Mandantengespräche in Ermittlungsakten

Einstellung der 129a-Verfahren gefordert. Von Jörg Meyer

Anlässlich des Jahrestages der bundesweiten Hausdurchsuchungen im Vorfeld des G8-Gipfels am 9. Mai 2007 forderten Attac, Anwälte und die LINKE die Einstellung der 129a-Verfahren gegen 40 Aktivisten.

Es wird weiter ermittelt, obwohl in den vier aktuellen Ermittlungsverfahren gegen linke Aktivisten der Vorwurf der »Mitgliedschaft in einer terroristischen Vereinigung« (§129a) längst fallengelassen wurde. Das kritisierte Rechtsanwältin Christina Clemm anlässlich des heutigen Jahrestages der Durchsuchungen im Vorfeld des G8-Gipfels. In Berlin, Hamburg und Bremen waren 18 Personen beschuldigt worden, eine terroristische Vereinigung mit dem Namen »militante Kampagne zur Verhinderung des G8-Gipfels« gebildet zu haben. Weitere Ermittlungsverfahren laufen gegen die »militante Gruppe« (mg), der Brandanschläge auf Bundeswehreinrichtungen vorgeworfen werden – seit 2001 gegen fünf Beschuldigte, seit 2006 gegen weitere sieben in einem zweiten mg-Verfahren. Überdies wurde seit 2006 gegen elf Linke aus Bad Oldesloe, Hamburg und Berlin ermittelt.

Rechtsanwalt Alexander Hoffmann erklärte am Donnerstag in Berlin, dass es sich um »sehr unterschiedliche« Verfahren handele. Allen gemein sei jedoch die »unrühmliche Rolle des Geheimdienstes«. So habe der Verfassungsschutz im ersten mg-Verfahren die polizeilichen Ermittlungen erst angeregt und sich dann mit Videoüberwachungen direkt an ihnen beteiligt. »Alle rechtlichen Grenzen der Zusammenarbeit von Polizei und Geheimdiensten wurden überschritten«, so Hoffmann. Zudem seien auch Journalisten und Rechtsanwälte abgehört worden. Er selbst habe »seitenlang« seine Rechtshilfetipps an Mandanten in den Ermittlungsakten lesen können.

**BEREITGESTELLTES MATERIAL**
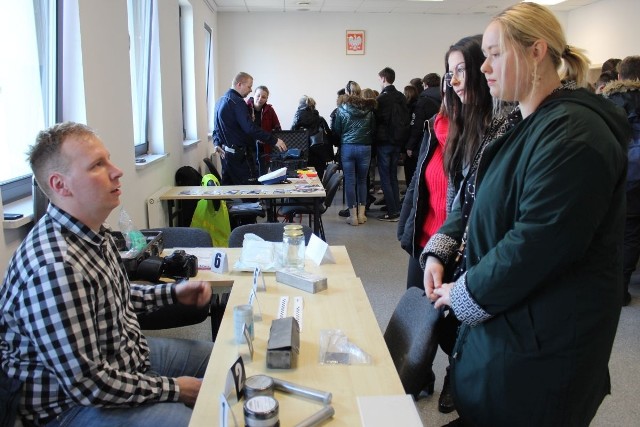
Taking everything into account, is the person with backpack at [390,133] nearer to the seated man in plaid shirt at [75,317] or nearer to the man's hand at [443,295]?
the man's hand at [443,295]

* * *

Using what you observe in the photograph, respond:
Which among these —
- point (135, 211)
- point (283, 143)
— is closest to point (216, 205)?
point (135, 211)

**ZU ERLEDIGENDE AUFGABE**
Wie viele Personen wurden laut dem Textauszug in Berlin, Hamburg und Bremen beschuldigt, eine terroristische Vereinigung gebildet zu haben?

**ERGEBNIS**
18 Personen.